## Problem description:
Locate every line of the listing below that contains the word "each", and copy those lines out in full.

=== Data records ===

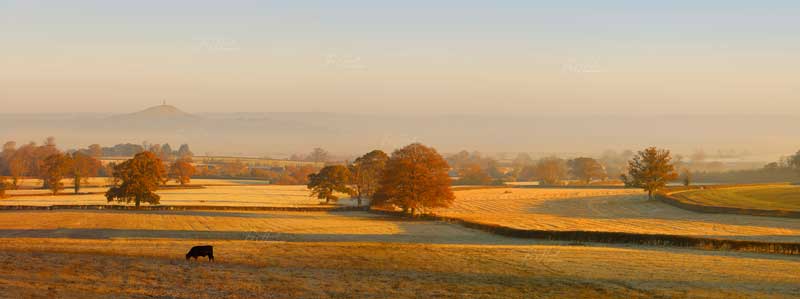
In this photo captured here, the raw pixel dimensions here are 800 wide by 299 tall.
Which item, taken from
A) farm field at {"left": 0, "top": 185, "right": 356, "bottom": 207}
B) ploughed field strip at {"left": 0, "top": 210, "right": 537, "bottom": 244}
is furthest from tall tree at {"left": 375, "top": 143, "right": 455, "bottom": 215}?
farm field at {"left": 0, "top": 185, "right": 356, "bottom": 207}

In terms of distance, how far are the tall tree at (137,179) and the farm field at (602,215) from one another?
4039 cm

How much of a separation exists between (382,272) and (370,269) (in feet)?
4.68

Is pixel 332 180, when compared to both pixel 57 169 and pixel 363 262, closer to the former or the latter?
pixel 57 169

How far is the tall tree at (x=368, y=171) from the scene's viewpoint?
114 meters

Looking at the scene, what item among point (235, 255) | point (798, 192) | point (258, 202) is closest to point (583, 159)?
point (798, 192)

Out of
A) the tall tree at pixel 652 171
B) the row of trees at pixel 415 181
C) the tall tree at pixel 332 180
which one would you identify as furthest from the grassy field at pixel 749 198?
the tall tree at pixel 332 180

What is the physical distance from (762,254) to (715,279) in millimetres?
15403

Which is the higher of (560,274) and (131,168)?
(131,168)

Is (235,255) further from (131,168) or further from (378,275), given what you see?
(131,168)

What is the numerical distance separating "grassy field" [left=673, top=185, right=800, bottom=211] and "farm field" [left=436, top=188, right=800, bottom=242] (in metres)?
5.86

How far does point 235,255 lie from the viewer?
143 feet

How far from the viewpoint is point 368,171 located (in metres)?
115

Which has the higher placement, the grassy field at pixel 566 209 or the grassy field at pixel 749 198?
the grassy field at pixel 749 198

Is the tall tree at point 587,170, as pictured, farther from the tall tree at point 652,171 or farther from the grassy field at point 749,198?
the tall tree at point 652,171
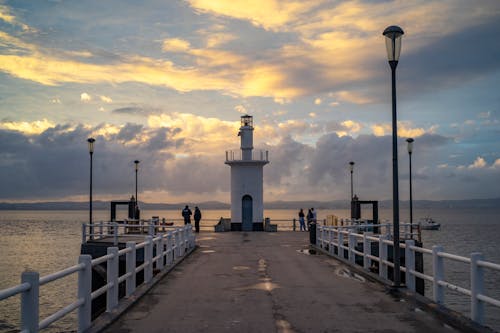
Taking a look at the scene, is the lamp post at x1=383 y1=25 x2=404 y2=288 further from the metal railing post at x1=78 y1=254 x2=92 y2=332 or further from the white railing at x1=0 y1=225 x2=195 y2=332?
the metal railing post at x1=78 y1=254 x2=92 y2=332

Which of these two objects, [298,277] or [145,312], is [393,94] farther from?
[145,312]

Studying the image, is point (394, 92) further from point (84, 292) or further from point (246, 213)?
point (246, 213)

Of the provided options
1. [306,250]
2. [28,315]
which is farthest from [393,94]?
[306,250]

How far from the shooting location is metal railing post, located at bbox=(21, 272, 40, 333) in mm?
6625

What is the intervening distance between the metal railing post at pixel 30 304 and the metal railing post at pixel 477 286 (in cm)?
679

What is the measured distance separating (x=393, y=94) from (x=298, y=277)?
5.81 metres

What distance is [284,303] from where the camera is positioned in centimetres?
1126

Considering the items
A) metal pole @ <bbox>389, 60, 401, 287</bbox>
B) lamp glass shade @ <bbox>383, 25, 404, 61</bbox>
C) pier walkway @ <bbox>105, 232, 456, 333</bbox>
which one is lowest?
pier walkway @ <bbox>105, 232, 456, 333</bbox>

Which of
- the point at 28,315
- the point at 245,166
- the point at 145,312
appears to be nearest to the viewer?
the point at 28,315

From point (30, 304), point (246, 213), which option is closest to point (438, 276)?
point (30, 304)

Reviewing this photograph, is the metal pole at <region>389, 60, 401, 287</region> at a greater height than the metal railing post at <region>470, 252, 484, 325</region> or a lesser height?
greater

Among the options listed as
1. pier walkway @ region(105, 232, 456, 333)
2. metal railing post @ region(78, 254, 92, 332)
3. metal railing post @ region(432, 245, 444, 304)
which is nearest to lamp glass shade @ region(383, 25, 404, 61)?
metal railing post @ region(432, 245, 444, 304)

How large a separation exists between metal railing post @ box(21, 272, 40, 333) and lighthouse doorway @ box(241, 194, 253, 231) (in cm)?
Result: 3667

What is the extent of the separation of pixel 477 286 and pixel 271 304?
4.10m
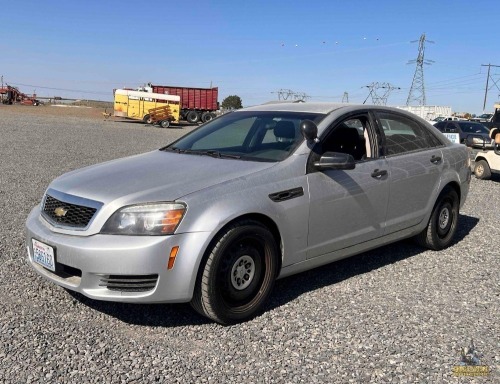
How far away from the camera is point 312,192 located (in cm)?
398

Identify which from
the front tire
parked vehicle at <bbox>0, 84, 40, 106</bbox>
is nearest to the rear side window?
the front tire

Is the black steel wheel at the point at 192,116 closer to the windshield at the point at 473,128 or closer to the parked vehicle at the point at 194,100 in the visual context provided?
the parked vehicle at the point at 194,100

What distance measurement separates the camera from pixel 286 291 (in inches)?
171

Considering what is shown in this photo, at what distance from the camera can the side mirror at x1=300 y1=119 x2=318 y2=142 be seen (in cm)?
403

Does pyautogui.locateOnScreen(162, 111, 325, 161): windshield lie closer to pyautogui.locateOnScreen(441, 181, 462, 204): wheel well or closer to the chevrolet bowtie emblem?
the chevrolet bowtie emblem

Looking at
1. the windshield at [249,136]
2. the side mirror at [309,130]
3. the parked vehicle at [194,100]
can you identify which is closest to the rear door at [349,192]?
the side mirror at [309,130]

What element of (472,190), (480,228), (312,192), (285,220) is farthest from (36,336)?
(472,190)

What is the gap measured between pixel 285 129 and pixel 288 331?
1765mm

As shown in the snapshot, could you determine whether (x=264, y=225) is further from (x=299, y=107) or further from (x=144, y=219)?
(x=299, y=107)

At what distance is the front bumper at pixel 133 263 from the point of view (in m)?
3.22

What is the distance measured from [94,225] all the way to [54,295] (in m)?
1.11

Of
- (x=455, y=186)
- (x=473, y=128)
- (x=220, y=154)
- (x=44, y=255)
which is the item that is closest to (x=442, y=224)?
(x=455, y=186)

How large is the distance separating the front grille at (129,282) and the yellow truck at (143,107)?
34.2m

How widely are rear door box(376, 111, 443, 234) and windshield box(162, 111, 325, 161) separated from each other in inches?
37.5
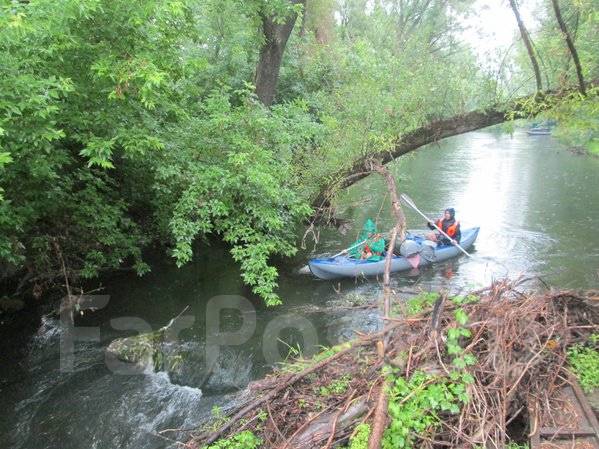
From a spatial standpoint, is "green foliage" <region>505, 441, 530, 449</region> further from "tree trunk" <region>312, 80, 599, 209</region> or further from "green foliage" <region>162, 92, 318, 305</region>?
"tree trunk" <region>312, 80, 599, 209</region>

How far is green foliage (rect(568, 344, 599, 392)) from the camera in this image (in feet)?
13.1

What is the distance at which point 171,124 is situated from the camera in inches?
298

===
=== Data records ===

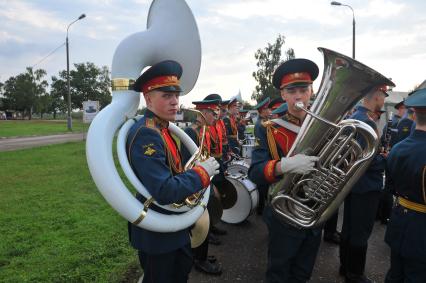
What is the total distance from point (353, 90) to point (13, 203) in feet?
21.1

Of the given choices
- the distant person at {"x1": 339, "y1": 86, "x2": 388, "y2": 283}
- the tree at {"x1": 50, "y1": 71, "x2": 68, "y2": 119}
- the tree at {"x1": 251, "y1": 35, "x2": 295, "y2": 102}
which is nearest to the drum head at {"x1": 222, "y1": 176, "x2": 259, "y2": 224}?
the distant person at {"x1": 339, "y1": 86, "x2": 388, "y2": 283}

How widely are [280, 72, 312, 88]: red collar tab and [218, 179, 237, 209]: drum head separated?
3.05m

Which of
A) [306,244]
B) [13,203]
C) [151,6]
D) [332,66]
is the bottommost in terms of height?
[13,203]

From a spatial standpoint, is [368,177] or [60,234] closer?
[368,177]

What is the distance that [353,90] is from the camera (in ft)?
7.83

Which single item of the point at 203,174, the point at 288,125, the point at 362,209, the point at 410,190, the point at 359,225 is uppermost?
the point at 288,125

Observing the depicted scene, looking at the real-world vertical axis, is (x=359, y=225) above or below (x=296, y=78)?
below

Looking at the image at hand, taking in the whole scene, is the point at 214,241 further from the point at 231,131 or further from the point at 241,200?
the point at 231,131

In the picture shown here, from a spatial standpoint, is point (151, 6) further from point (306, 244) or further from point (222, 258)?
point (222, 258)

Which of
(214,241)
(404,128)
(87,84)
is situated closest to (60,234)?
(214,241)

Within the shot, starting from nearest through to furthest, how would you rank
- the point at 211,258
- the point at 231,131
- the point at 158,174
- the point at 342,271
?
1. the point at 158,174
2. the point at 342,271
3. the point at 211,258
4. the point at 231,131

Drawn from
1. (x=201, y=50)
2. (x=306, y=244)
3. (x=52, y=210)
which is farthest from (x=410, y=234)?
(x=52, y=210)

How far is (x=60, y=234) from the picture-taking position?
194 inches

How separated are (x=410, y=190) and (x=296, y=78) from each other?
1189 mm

===

## Full output:
How widely are rear door box(376, 111, 443, 234) and windshield box(162, 111, 325, 161) separated from each other in inches?
How separated are (x=410, y=190) and (x=296, y=78) from each other?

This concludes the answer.